Just to be clear, what does default() do that makes the code change?
And is removing it, changes any behaviour in the sample code? Is it redundant and I just seeing a side effect of it in the outputted assemenly?
Default assigns a value to the (entire) record.
- In this case the value is zero / nil.
- In this case the record and the field in it are the same thing (so the record could have padding)
So in this case it does the same change as the ":= nil" => but it may use different assembler code. And that may mean the code occupies a different count of bytes. And subsequent code gets shifted. => changing alignment (in this case of the loop) => having effects on how fast it runs.
Your CPU does a lot more than you expect.
"mov rax, [address]" (move data between mem and register)
The CPU produces a whole program from that. So called micro-ops. And those get executed. That translation can be cached. And that can have an effect on the speed.
But caching at bounds is not all.
Sometimes a list of steps can be changed in order, still meaning the same (e.g. "A:=1; b:=2;" can be swapped).
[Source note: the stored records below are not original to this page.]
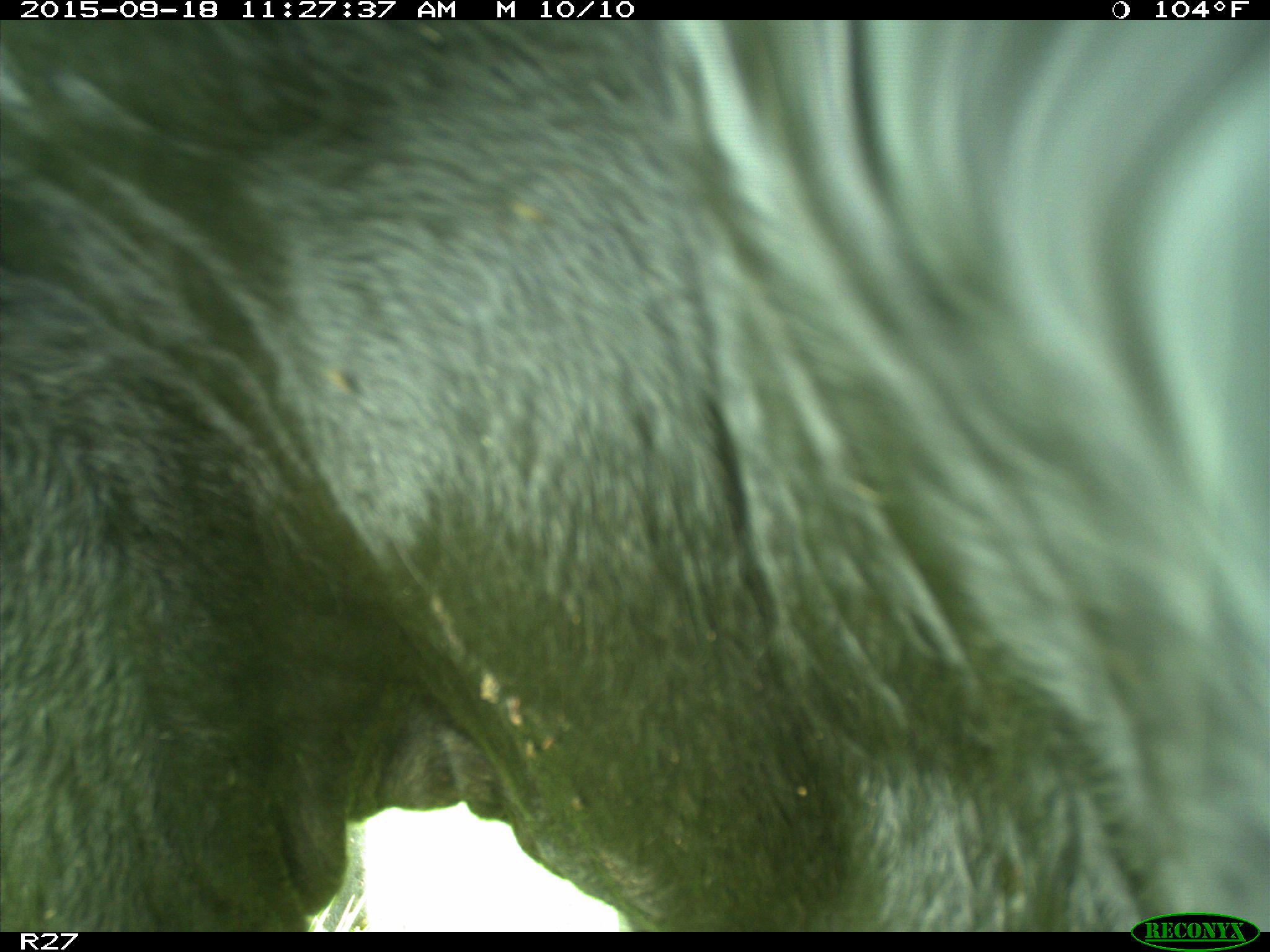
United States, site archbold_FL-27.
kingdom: Animalia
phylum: Chordata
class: Mammalia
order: Artiodactyla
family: Bovidae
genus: Bos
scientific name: Bos taurus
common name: domestic cow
That also happens sometimes with conditions and other specific ops.
Depending on the order, the speed may differ (And no, don't try to reorder your Pascal code => that wont do no good.
This is about the assembler level. You can't affect that)
Because, if in the correct order, your CPU can do them in parallel. But only if in the correct order.
And there are way more things affecting speed.
What you can affect, is in which order to access data in memory. And this can have an impact on cache usage (data/memory cache).
And looking at algorithms used: Keyword "Big O"
Then again => Is that code actually worth the optimization?
How often is it called? How much percentage time of your app does it take? If you speed it up by 5% (in real life, not in an artificial benchmark), how much does your app gain?
Because lets pretend that code makes it to 10% of the runtime of your app. And you speed it up by 5% => Your app will be only 0.5% faster.